The problem is subtle, as Smaldino and McElreath point out. It’s not just shady dealings with sugar lobbyists or the irredeemably bad methods and stonewalling behind an influential study of chronic fatigue syndrome. It’s also that the basic research methods most scientists learned are flawed, whether they knew it or not. But what’s truly odd is that some scientists have been saying this for decades: Psychologists Paul Meehl and Jacob Cohen noted fatal flaws in psychological research in the 1960s, yet little seems to have changed since then.
Evidence is mounting that many well-regarded scientific results are poorly supported by the data, if not flat out wrong.
The reason, Smaldino and McElreath argue, is that there’s a kind of cultural natural selection that actually favors bad research methods. Chief among the selection pressures is that academic hiring and promotion committees tend to focus on the number of articles a candidate has published and the journals they’re published in, rather than actually reading the papers to evaluate their quality and creativity. Meanwhile, journals also tend to publish more exciting, counterintuitive results—and sometimes even have explicit policies against publishing papers that attempt to replicate previous experiments.
That approach favors poor research methods, Smaldino and McElreath explain, largely because of its indirect effects on experimenters’ sample sizes. Large sample sizes produce more reliable results—the more people participating in a psychology experiment, the greater the likelihood that any observed effects are, in fact, real, rather than statistical flukes.
But, from the point of view of publishing papers, large sample sizes have two drawbacks. First, studying more people takes more time and effort. Second, smaller experiments are actually more likely to produce results—albeit incorrect ones. Imagine, when flipping an ordinary coin, you’re testing the hypothesis that heads is much more likely than tails. If you test this hypothesis by flipping thousands of coins, you’re unlikely to find any evidence for the idea. Flip just a dozen or so, and you might get lucky. The consequence is that it’s actually easier to produce—and publish—a wrong-but-exciting claim (heads is more likely!) than it is to produce a correct-but-boring claim (heads and tails are equally likely, like we always thought).

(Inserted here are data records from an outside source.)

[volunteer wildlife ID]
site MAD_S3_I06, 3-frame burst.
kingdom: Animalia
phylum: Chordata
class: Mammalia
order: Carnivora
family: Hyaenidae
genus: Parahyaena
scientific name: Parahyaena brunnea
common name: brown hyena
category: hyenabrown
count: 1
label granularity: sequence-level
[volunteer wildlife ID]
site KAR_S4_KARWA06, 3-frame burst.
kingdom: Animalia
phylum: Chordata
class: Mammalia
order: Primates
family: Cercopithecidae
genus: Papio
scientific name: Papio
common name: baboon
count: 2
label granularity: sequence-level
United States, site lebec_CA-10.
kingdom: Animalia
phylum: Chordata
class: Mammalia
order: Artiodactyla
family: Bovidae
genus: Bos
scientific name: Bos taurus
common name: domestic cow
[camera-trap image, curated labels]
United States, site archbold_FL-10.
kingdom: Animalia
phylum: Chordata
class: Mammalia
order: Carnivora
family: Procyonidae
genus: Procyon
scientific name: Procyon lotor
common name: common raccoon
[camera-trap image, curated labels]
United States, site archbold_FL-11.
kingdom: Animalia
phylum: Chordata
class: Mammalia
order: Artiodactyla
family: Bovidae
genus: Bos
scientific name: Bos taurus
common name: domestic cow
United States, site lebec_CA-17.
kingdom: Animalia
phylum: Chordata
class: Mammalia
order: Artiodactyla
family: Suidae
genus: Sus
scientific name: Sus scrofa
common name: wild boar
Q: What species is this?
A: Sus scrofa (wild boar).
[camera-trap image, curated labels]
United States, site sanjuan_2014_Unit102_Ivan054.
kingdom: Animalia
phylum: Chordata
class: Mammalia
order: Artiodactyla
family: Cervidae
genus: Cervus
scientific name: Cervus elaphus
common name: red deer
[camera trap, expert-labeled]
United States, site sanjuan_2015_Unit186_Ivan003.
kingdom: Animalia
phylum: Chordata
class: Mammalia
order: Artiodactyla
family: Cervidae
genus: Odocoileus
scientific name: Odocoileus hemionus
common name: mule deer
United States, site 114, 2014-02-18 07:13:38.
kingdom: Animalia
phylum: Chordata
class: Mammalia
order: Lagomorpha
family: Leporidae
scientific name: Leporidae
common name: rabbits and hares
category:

Smaldino and McElreath probe this all further using a computational model of the evolution of science research. As they expected, they find that academic publishing and promotion typically results in studies with small sample sizes and frequently incorrect results. Importantly, that’s not because the system explicitly favors sloppy researchers—it’s just that they’re more likely to produce exciting results that at first glance seem valid.
Real change won’t come from individual scientists doing better work, as solid research could actually end up hurting young scientists. “If we are serious about ensuring that our science is both meaningful and reproducible, we must ensure that our institutions incentivize that kind of science,” Smaldino and McElreath write.